• Set of tasks:
(a) In the pump description, rewrite the stretch from "The operation of" through "squeezed as well.", substituting "pressurized fluid" for "pressure medium".
(b) Answer these from the pump description:
(i) Through what is the pressure medium supplied to the hollow space 8?
(ii) In which direction does the squeezing of the hose 3 gradually proceed?
(iii) What does the hose 3 do once the pressure medium is discharged from the hollow space 8?

• Supplied passage:
- - - - - - -

When the hose portion 11 is not integral with the hose 3, the hose portion 
11 is provided at both ends with collars of its own that are adapted to be 
clamped. 
The operation of the pump shown in FIGS. 2 and 3 is as follows. As soon as 
the hose 3 is filled with the pumpable material, a pressure medium is 
supplied to the hollow space 8 via the connecting tube 7. The hose 3 is 
thereby first squeezed at 10, so that subsequent squeezing of the rest of 
the hose is initiated. This squeezing takes place gradually from the 
portion 10 towards the discharge end of the hose. As a result the pumpable 
material is pressed via the portion 11, which is open at that moment and 
functioning as a check device, to a delivery line (not shown) connected to 
the free end of the portion 11. 
As soon as the hose 3 is entirely squeezed, the pressure medium is supplied 
to the hollow space 14, so that the portion 11 is squeezed as well. 
Immediately thereafter the pressure medium is discharged from the hollow 
space 8, so that the hose 3 assumes its original shape and refills with 
the pumpable material. The hose 3 is then squeezed again, at least at the 
weak spot. The weak spot is squeezed entirely or substantially entirely, 
so that the portion 11 is opened. Finally, the pressure medium is 
discharged from the hollow space 14 and the above described cycle starts 
again.

- - - - - - -

• Source information:
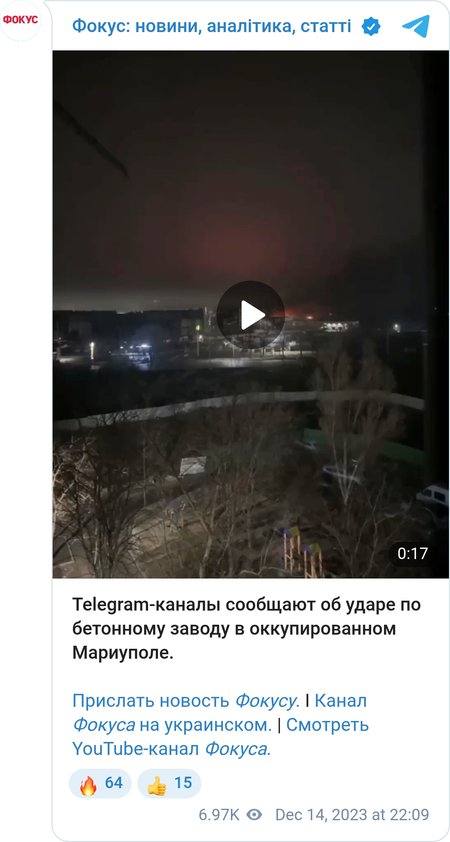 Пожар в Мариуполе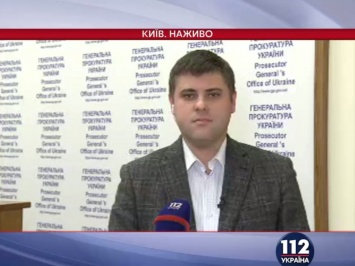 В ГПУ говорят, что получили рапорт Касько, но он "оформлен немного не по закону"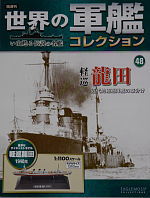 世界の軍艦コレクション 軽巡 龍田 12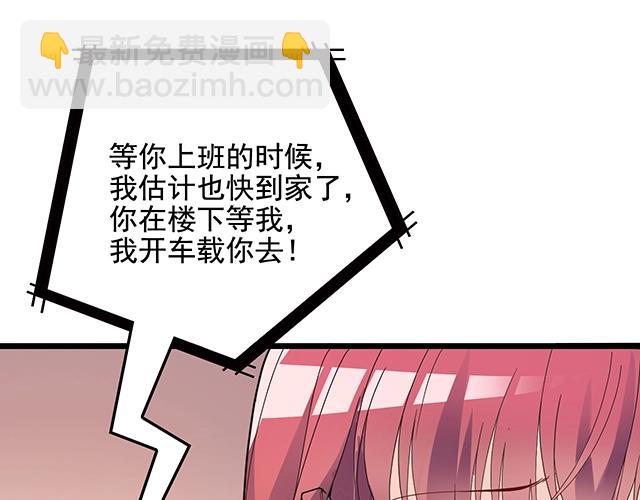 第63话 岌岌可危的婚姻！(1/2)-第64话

- - - - - - -

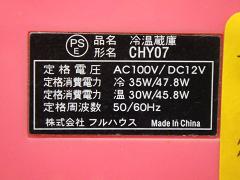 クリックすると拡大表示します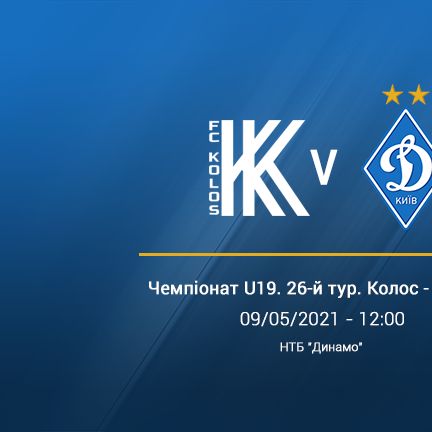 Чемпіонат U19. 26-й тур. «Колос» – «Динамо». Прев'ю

- - - - - - -

• Numbered responses:
(a)
The operation of the pump shown in FIGS. 2 and 3 is as follows. As soon as 
the hose 3 is filled with the pumpable material, a pressurized fluid is 
supplied to the hollow space 8 via the connecting tube 7. The hose 3 is 
thereby first squeezed at 10, so that subsequent squeezing of the rest of 
the hose is initiated. This squeezing takes place gradually from the 
portion 10 towards the discharge end of the hose. As a result the pumpable 
material is pressed via the portion 11, which is open at that moment and 
functioning as a check device, to a delivery line (not shown) connected to 
the free end of the portion 11. 
As soon as the hose 3 is entirely squeezed, the pressurized fluid is supplied 
to the hollow space 14, so that the portion 11 is squeezed as well.

(b)
(i) The connecting tube 7.
(ii) From the portion 10 towards the discharge end of the hose.
(iii) It assumes its original shape and refills with the pumpable material.